Fast forward to 2008. Gale Garcia brought Planet readers up to date in a July letter: 

“Newspaper ads for the condos began in December 2007 with a catchy new project name: ‘Avenue West is just steps away from the shops and restaurants of Berkeley’s exciting Left Bank!’ When I attended an open house tour, only two units seemed to be complete.  

“In late February 2008, mechanics’ liens against the property began appearing at the Alameda County Recorder’s Office, eventually totaling 49 liens filed. The amount still owed to contractors is approximately $1,036,468.  

“The two completed units at 2700 San Pablo, 210 and 406, were advertised vigorously until early May, when advertising ceased. Number of condominium sales recorded: zero. Property transfer tax added to city coffers: zero.  

“On June 2 a Notice of Default was filed at the Recorder’s Office. The construction loan of approximately $9.5 million appears to be in arrears.  

“What will become of ‘Avenue West’—a featureless stucco box in financial trouble?
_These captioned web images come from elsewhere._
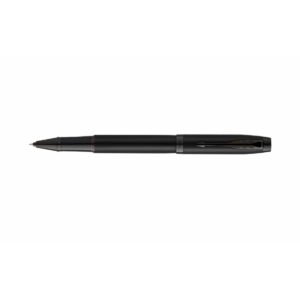 Rollerball Parker IM Achromatic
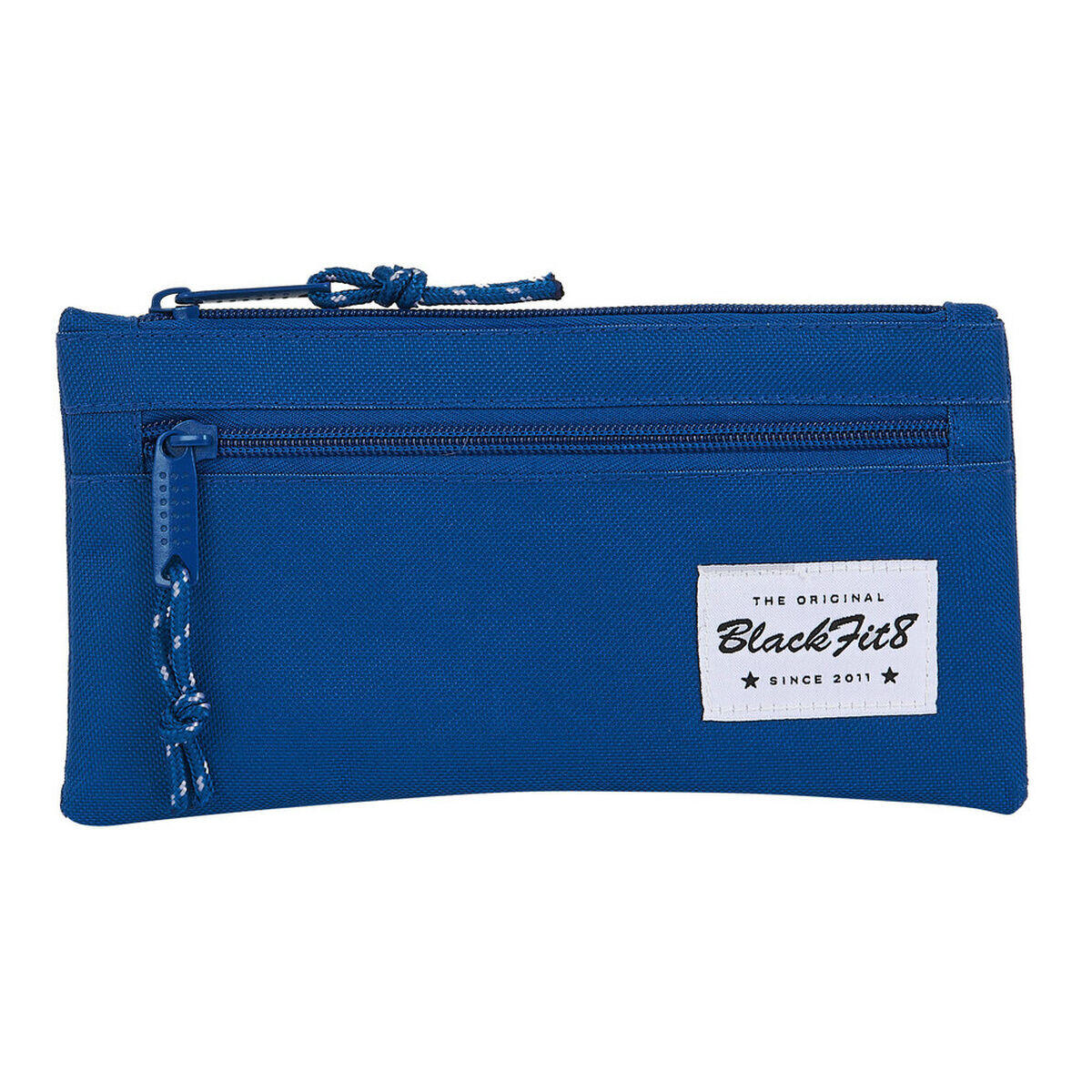 Astuccio Scuola BlackFit8 M029 1/2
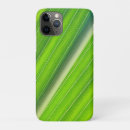 Search for nature iphone cases Stripes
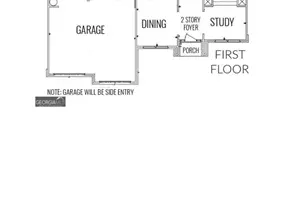 3522 Jodeco Rd, Jonesboro, GA 30236 - Photo 14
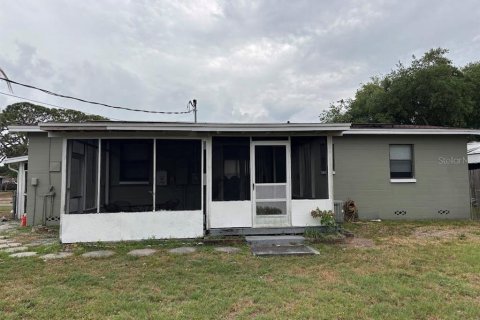 Casa en Cocoa, Florida 4 dormitorios, 146.41 m2 № 2371644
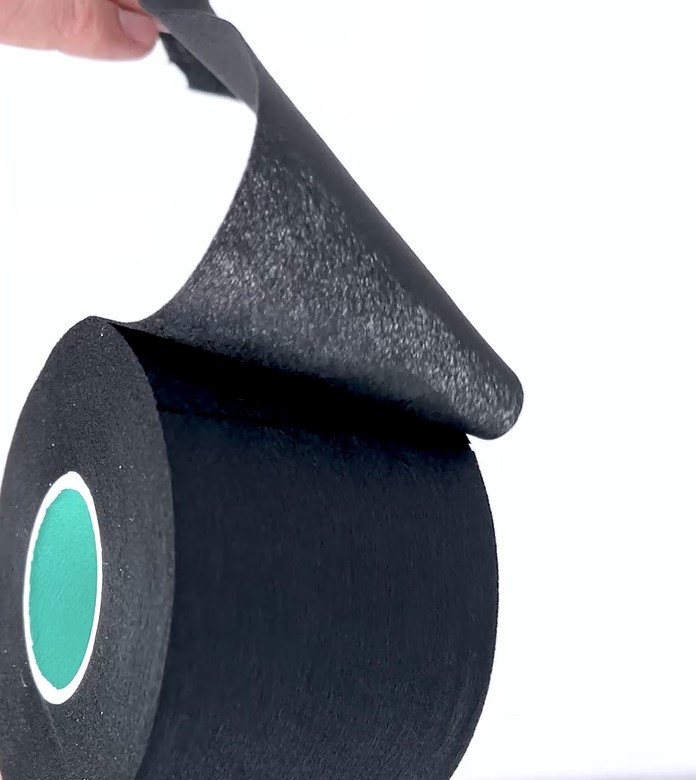 trend-design-halsschutzkrause-collier-schwarz-7-x-5-cm-aufrollen-2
It’s difficult to imagine someone buying and completing it—there’s no sign of a thriving rental market on San Pablo Avenue, and the market for new condos is dead.” 

In other words, the green-washed project turned brown, and then died. And another open space is gone. 

The problem is that it’s all too easy for all of us to march in different directions, all flying our personal green flags. Plausible-sounding plans to fill up every remaining open space in our already developed urban areas could mean that there will be nowhere left to put our victory gardens. The lovely Spiral Gardens plot on Martin Luther King, for example, is now a parking lot and will soon be a building site. 

A few years ago we attended an intimate benefit brunch to raise funds for the late Karl Linn, an urban gardener who, according to his memorial website, “spent the last 44 years of his life guiding the transformation of abandoned vacant lots and drab institutional settings into vibrant community spaces.” The hostess, a prominent local politician, saw no apparent irony in the fact that all the other invited guests except for us were developers (and generous campaign contributors, including the omnipresent Kennedy) who spent their lives transforming abandoned vacant lots and vibrant community spaces into drab condominium complexes.  

If the “locavore” idea is to get any major traction, its proponents will have to come to terms with the prospect that city back yards, front yards and vacant lots are becoming endangered species, just like family farms. If residents on streets like Berkeley Way which parallel arterials like University have their yards shaded out by megaplexes like the Trader Joe’s building, they won’t be able to grow many tomatoes. Preserving the last remaining green spaces in already dense places like San Francisco and Berkeley must become part of the “eat local” agenda.